Captioned web image data:

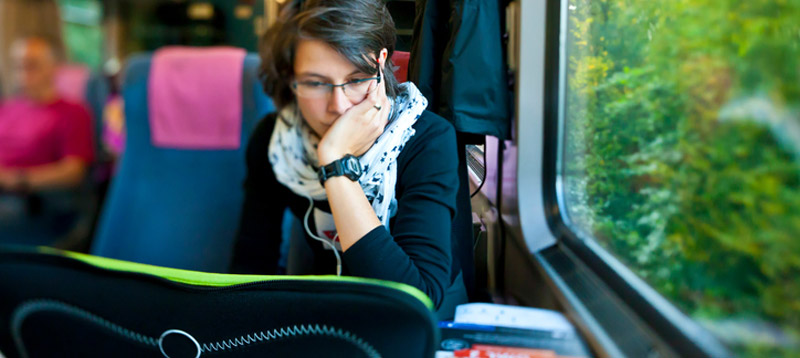 woman working on computer on train creating short-form content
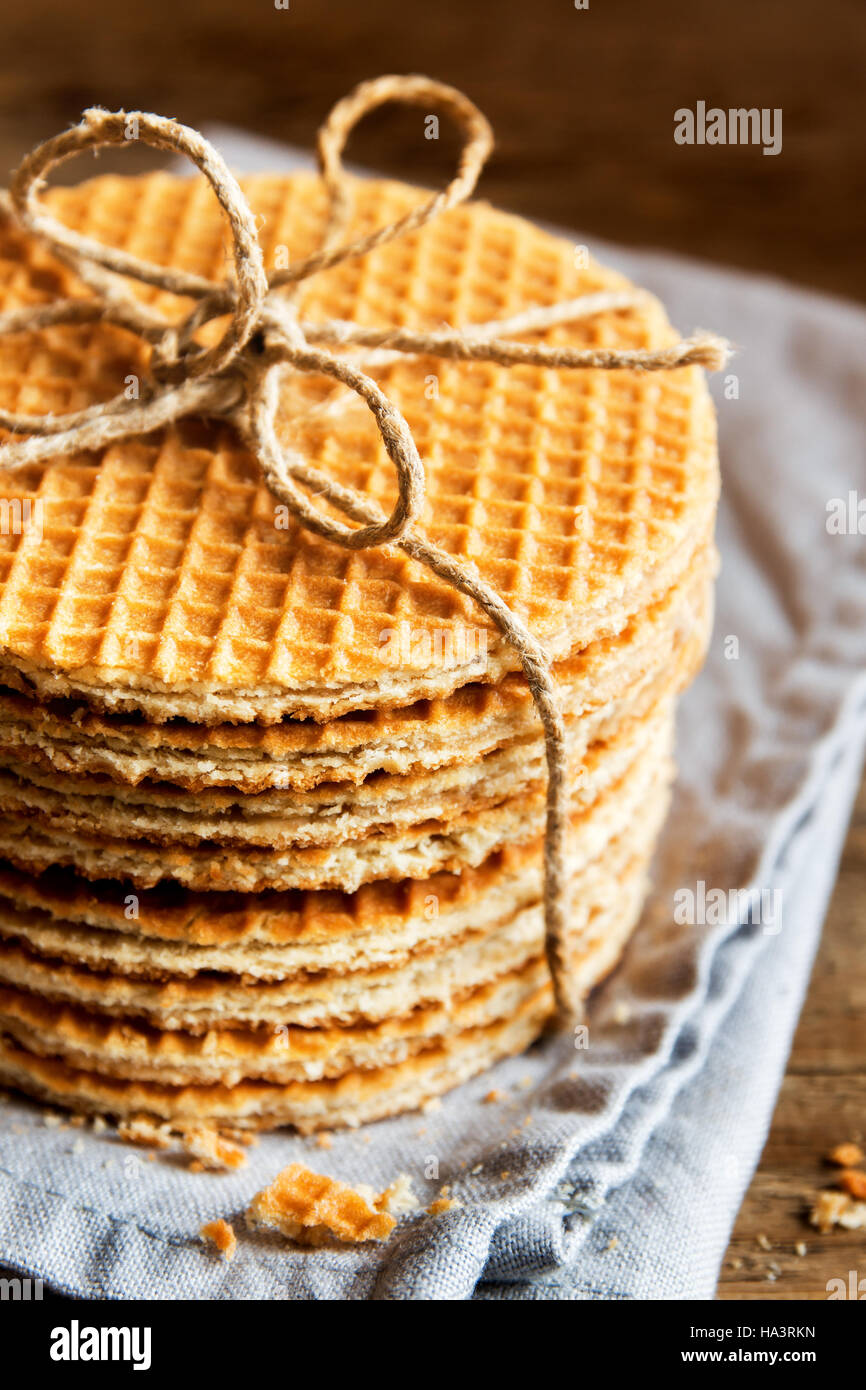 Stack of traditional dutch caramel waffles tied up with jute twine on rustic wooden background, selective focus - Stock Image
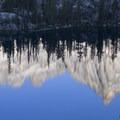 Baron Spire reflected in Upper Baron Lake.- Baron Falls + Baron Lakes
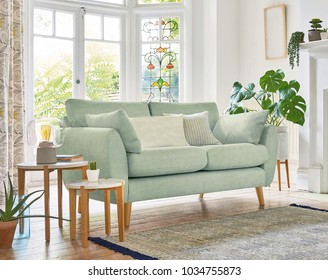 Modern room interior with armchairs and sofa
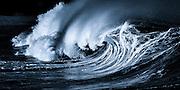 Photographic artwork of a powerful shorebreak wave at Waimea Bay on Oahu's north shore in Hawaii.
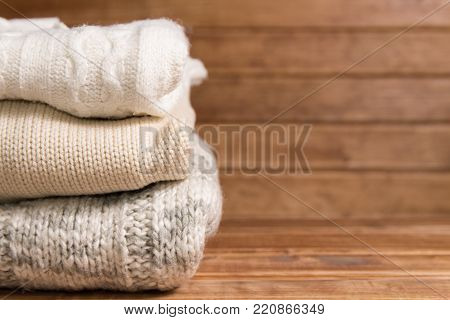Stack Of Cozy Knitted Warm Sweater ,wooden Background . Sweaters In Retro Style.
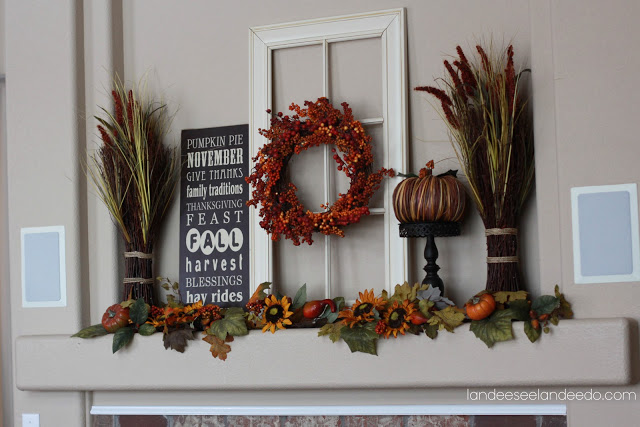 fall decor on mantel with window pane and wreath, black and white word art, wheat bundles and leaf and flower garland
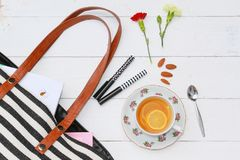 Lemon tea and purse accessories stock photography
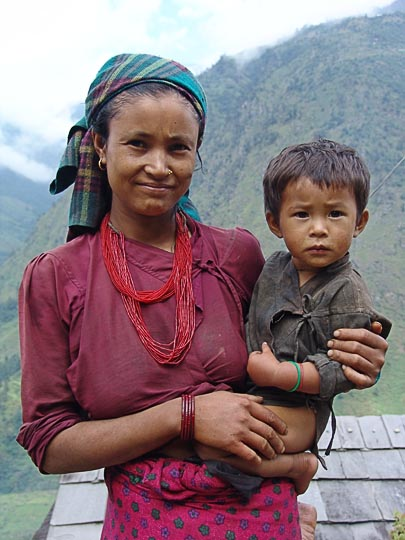 Carrying the Young on the way between Kenja and Sete, along the Khumbu Trail to the Everest, Nepal 2004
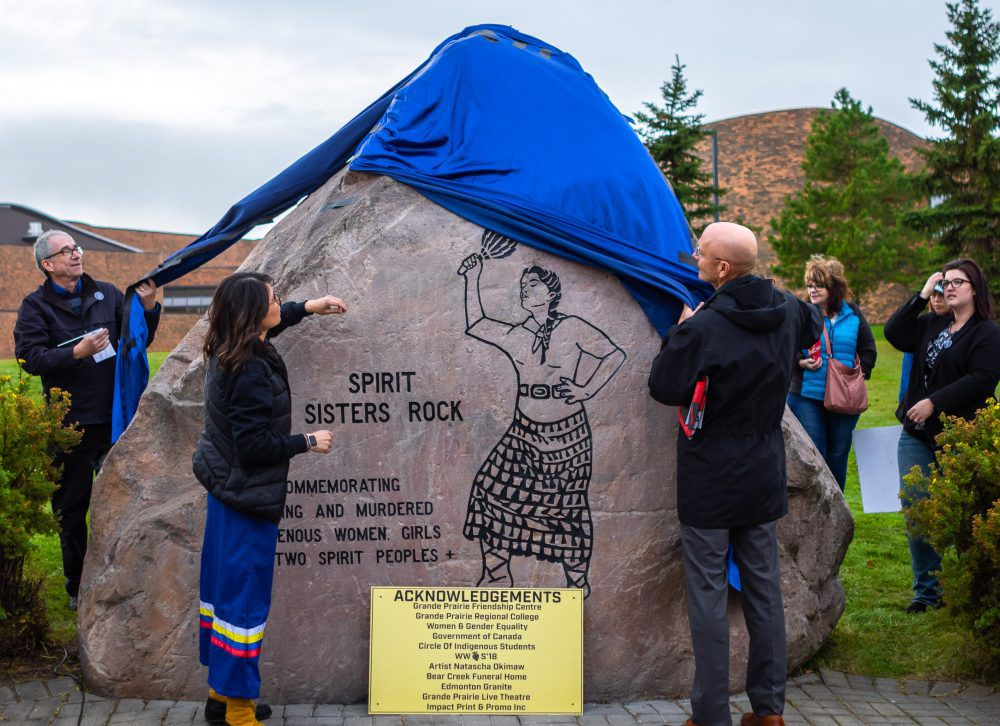Miranda Laroche (left) assists other speakers at the ceremony reveal of the monument. The ceremony, which also saw the monument blessed, was in line with the national day of remembrance for MMIWG. Photo: John Watson / Daily Herald-Tribune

__Task requirements__
From the records above, transcribe only the stretch from the line with "Baron Spire reflected" through the line with "Lemon tea and", keeping both ends. Omit pictures.

__Response box__
 Baron Spire reflected in Upper Baron Lake.- Baron Falls + Baron Lakes
 Modern room interior with armchairs and sofa
 Photographic artwork of a powerful shorebreak wave at Waimea Bay on Oahu's north shore in Hawaii.
Stack Of Cozy Knitted Warm Sweater ,wooden Background . Sweaters In Retro Style.
 fall decor on mantel with window pane and wreath, black and white word art, wheat bundles and leaf and flower garland
 Lemon tea and purse accessories stock photography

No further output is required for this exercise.